Olczyk on O’Reilly’s goal: “Once you have a goaltender down, you’ve got to move the puck laterally and that’s what O’Reilly does.”

McGuire on Zach Sanford’s assist to O’Reilly: “Zach Sanford, put on this line before Game 4, this is his third assist in three games. Through the legs, patience from O’Reilly, he puts it up and over Charlie McAvoy, and look at that play from O’Reilly. What a spectacular finish off the feed by Sanford.”

First Intermission

Milbury: “Binnington was just right on it, right on top of it the entire game. And when he wasn’t right on top of it, he got a little bit lucky… Now it’s up to the Blues to get their game back. Dump it out, dump it in, you can see semblances of it. They need to show more of it.”

Milbury: “Jordan Binnington was simply outstanding, by far the best he’s played. The Blues just wanted to survive this period from my estimation. They knew there was going to be a big push by the Boston Bruins, the emotional start to this game, and then they threw some great opportunities at them.”

Jones on Zdeno Chara: “I saw a team that was energized with his return to the lineup.”

Tirico: “High stakes, high energy, high emotion after 20.”

First Period

Emrick on the first period: “17 shots to 7, Boston. Lots of collisions.”

Olczyk on Ivan Barbashev’s hit on Marcus Johansson: “That is a high heavy hit that caught him right in the jaw. Johansson opened up right there…the NHL reviews all hits whether they are penalties or not. Anything that is close, they will look out regardless of what the call or non-call is on the ice.”

NHL Live on NBCSN (6 – 8 p.m. ET)

Olczyk on Zdeno Chara starting Game 5: “I’m not surprised. Hockey players, this time of year, somehow find a way.”

McHugh: “Chara is on the ice with his teammates. We were here for a couple games, Game 1 and 2. This is the loudest we’ve heard it at this moment.”

Milbury on the scene in Boston: “I started with the Bruins in ’74 and left in the early ‘90s, and have lived around here most of my life. I’ve never seen anything like this. It’s amazing – a mass of humanity, and it’s been fun to be a part of it.”

Tirico on the series: “There’s no momentum in this series and I think that’s ratcheted up. Now we have a best two out of three, no momentum, big question about the biggest – literally and figuratively – player for Boston, the team with the two games at home. This is so fascinating. This is what makes a great series, these pivot points here.”

Boucher on Jordan Binnington in Game 4: “That was a team victory for the St. Louis Blues, and that’s important because when you give up five goals and get pulled in the prior game, it’s important to get a game where you feel good about yourself again. I think that was the case in Game 4.”
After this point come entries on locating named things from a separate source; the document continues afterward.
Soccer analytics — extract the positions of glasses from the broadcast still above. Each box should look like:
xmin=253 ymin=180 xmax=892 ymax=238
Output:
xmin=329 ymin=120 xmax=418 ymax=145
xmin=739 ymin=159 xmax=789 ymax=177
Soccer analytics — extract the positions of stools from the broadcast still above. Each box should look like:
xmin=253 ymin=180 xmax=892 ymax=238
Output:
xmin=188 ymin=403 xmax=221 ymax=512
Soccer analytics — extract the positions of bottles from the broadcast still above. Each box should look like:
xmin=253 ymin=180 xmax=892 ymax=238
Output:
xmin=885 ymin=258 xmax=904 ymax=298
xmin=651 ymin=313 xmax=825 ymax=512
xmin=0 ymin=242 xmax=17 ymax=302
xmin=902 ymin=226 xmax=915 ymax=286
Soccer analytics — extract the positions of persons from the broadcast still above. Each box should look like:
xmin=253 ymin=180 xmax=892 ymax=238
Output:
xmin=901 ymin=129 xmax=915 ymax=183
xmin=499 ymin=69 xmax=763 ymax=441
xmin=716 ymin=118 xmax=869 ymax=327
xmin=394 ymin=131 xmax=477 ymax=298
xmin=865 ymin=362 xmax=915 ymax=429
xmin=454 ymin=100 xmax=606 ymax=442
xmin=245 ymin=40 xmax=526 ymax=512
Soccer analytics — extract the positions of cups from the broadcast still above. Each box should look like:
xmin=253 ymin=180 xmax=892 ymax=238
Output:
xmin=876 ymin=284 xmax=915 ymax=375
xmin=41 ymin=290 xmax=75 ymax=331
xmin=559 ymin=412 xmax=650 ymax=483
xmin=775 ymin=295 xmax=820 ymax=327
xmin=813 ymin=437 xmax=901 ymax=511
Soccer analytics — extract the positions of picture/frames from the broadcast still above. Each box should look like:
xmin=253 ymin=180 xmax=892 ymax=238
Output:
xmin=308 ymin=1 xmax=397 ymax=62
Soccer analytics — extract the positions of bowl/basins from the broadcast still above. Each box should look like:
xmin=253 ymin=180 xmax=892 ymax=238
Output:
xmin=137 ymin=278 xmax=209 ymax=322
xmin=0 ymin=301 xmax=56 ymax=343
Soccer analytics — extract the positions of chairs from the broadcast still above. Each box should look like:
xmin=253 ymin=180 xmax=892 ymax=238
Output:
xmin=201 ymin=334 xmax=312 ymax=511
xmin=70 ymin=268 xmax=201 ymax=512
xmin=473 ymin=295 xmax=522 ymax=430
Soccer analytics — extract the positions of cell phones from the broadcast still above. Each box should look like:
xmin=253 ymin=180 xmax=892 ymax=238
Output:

Roenick on the Blues and head coach Craig Berube: “It’s one of the most remarkable turnarounds we’ve ever seen in sports.”

Sharp on Chara: “This doesn’t look like a guy who’s out there for inspirational and emotional purposes. He looks to me like he’s getting ready to play a hockey game. And if he does, what a lift that would be to the Boston Bruins.”

Sharp on Chara: “The scene a couple nights ago in St. Louis was an ugly one. Puck to the face, lot of people reporting a broken jaw – either way, there are some teeth missing. It’s an ugly, ugly feeling.”

Tappen on Chara during media availability: “He did not respond to media questions, he answered questions on a piece of paper.”


NBC Sports’ coverage of Game 6 begins Sunday at 8 p.m. ET on NBC. Pre-game coverage begins on NBCSN with a special two-hour edition of NHL Live at 6 p.m. ET.